All of the issues you raise are good ones. Again, I'm probably not the best person to answer these questions given my limited experience in aircraft ownership. Here goes anyway ...

Access to logbooks: owners could choose to share the aircraft log with other named users (for read only access). There is probably not a good reason to make an aircraft logbook public.

Relationship between logbook and aircraft: I don't know enough to understand the scenario of two versions of the same aircraft. On first blush, it would seem that adding floats or wheels would simply be recorded as a "change in equipment". There are reasons to correlate flights with changes in aircraft status/equipment, etc. based on the date of a flight and date of an equipment change, for example. This might overlap with "properties" (flights with floats vs. wheels, for example), but some correlation might be best explored otherwise.

Security - AC-120-78A compliance: To me, the written aircraft log book (kept in the aircraft) would be the official one, and would need to be signed, with copies of work orders pasted in, etc. The aircraft log in MFB would be a secondary logbook. So, I wouldn't expect to use MFB for compliance, and signatures would not be necessary, especially in an initial release.

AD tracking: While it might be helpful to upload a scan of the AD itself, this could be done as a PDF attachment. (Thanks for adding that feature recently!). In an ideal world, MFB could automatically upload ADs and manufacturer service bulletins specific to each aircraft and serial number. Not a required feature by any means. However, it would be helpful to have MFB record a summary of the ADs and service bulletins that have been issued and addressed (including date, location/service center, cost, etc.)

Printing: only a simple format would be needed, no customization, etc. Even just supporting export to .CSV and letting the user do his own reports would be sufficient.

Electronic vs. paper log: Record-keeping in general is the point, rather than compliance or currency, etc. It's obvious that it's much easier to do many things with an electronic format vs. a paper format.

So in short, the answer to "what problem are you solving?” is that it's the same problem that having a written aircraft log solves. It keeps all the info you need to be sure your aircraft is safe and compliant with ADs, but also adds the value of recording other non-compliance, non-safety issues and expenses.
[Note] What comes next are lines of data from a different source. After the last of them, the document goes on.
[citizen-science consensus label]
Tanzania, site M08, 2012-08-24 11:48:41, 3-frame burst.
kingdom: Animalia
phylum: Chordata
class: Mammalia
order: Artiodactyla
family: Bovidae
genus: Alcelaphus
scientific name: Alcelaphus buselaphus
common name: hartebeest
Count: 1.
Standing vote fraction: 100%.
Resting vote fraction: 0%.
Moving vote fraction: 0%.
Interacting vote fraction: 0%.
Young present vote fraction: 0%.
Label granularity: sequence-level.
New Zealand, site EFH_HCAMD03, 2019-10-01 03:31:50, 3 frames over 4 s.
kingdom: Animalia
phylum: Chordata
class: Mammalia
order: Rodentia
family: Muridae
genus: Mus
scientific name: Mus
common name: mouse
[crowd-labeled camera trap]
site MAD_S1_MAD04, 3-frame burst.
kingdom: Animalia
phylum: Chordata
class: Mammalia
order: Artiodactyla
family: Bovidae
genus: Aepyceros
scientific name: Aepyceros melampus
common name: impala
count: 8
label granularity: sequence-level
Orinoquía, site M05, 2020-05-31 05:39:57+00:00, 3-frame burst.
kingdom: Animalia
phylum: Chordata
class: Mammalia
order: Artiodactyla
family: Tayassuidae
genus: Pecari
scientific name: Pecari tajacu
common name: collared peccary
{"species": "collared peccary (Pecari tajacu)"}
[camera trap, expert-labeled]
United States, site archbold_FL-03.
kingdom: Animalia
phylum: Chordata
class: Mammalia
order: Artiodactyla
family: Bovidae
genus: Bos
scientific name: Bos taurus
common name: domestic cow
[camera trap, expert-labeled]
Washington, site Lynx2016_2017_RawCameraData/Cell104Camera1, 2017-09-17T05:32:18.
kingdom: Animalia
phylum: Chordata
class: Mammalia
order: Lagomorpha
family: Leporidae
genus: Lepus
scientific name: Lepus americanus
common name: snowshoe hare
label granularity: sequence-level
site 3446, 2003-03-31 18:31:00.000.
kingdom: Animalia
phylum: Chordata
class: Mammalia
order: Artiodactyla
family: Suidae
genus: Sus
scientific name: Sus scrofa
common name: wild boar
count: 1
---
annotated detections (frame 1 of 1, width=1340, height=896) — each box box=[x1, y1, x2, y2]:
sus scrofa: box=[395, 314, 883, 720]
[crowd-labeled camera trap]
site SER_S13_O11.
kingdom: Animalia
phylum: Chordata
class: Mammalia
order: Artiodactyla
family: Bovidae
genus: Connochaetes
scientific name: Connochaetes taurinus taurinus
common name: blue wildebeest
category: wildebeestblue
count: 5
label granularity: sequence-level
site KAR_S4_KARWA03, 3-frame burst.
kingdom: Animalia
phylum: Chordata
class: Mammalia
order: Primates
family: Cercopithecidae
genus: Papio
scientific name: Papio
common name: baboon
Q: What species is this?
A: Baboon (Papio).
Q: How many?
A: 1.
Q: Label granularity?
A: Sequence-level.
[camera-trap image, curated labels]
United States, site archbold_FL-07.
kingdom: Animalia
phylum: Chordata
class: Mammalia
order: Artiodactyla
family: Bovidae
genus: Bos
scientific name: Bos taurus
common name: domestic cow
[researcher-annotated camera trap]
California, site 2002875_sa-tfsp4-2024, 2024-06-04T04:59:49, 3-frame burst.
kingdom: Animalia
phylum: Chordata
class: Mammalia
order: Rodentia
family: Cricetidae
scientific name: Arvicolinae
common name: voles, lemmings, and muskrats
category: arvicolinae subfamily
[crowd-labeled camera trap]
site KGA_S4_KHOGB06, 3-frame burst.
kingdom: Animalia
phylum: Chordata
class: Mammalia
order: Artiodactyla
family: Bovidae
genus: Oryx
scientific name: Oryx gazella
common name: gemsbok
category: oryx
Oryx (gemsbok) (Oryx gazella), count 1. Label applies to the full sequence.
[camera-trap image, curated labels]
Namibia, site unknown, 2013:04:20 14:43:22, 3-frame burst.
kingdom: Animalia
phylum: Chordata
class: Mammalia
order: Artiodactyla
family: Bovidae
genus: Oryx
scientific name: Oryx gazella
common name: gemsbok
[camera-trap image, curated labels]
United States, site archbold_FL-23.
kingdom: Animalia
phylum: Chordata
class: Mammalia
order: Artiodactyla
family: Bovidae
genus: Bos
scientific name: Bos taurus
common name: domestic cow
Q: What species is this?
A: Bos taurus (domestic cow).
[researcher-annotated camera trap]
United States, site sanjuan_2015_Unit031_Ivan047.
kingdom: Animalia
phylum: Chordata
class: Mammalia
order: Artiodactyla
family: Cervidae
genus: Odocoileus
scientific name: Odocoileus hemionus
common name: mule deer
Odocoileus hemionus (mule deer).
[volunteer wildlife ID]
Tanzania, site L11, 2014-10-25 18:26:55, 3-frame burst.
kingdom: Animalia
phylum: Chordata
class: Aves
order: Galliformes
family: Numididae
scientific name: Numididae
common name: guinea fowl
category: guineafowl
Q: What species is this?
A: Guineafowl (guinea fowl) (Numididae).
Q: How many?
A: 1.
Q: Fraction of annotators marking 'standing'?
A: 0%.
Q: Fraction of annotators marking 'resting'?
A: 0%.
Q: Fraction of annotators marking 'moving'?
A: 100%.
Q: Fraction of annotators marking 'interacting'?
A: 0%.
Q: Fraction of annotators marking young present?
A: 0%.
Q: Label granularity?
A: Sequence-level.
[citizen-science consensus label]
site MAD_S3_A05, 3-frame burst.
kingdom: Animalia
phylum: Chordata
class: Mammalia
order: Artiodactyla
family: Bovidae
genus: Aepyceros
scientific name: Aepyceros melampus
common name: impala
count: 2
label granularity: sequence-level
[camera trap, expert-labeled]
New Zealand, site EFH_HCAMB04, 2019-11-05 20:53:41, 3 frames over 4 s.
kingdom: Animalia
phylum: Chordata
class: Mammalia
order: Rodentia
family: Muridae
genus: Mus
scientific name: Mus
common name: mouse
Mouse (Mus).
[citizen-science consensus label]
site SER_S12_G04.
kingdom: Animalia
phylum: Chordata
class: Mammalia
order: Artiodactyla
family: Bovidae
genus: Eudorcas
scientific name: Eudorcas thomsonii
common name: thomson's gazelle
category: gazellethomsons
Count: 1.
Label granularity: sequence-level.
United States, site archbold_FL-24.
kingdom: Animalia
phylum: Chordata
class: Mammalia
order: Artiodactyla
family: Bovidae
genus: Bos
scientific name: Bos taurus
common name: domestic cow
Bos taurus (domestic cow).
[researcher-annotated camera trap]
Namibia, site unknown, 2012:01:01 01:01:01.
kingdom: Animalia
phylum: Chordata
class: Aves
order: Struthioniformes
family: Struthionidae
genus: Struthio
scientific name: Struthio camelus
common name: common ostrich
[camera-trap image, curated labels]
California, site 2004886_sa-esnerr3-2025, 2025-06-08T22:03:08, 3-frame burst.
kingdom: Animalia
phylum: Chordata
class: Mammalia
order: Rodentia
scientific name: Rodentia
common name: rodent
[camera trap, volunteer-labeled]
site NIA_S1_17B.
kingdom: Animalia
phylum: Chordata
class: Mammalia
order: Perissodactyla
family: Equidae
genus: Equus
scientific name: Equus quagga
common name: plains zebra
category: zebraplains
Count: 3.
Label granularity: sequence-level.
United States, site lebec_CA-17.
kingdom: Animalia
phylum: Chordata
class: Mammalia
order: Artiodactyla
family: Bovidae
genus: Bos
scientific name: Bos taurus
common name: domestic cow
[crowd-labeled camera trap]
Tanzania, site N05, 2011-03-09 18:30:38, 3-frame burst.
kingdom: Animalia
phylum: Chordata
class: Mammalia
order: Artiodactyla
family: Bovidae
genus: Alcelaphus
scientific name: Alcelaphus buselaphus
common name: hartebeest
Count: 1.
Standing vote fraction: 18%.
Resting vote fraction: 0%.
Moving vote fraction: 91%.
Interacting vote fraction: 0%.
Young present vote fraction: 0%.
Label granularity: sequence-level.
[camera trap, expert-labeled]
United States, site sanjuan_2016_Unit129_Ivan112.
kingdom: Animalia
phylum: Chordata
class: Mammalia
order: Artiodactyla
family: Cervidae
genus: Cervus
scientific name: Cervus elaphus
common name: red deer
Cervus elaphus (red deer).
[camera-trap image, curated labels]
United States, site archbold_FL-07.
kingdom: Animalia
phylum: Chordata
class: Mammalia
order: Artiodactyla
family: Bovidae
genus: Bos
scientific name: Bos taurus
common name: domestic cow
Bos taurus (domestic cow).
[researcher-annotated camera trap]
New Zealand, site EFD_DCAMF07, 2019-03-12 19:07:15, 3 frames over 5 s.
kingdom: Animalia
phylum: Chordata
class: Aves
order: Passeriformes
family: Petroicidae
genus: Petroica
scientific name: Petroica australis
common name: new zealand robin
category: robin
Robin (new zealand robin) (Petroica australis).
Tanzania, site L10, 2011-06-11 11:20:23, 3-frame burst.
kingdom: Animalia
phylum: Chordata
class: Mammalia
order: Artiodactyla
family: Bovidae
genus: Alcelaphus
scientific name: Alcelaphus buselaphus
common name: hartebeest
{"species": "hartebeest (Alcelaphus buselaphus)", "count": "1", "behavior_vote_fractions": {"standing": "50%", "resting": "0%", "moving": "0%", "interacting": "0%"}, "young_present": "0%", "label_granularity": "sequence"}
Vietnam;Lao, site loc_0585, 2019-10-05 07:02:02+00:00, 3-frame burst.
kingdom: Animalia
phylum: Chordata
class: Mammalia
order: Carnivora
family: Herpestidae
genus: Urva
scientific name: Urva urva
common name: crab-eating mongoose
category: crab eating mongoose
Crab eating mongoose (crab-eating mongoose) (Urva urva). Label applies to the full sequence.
So, it’s not only fixing the “deficiencies” of a paper aircraft log, but adding more utility.

ericberman commented 1 year ago

Possible simpler solution: allow people to enter an A&P into their profile and digitally sign modifications to the maintenance.

Still completely "open source" in that anybody can then add entries to the logbook. Gotta think through if it even meets AC120-78A, but perhaps as a handy reference?

Need to be able to paste in all sorts of additional ADs/scans (separate from aircraft pictures, presumably), and ensure that required ADs are tracked (deadlines?) in a way that can't be deleted accidentalliy.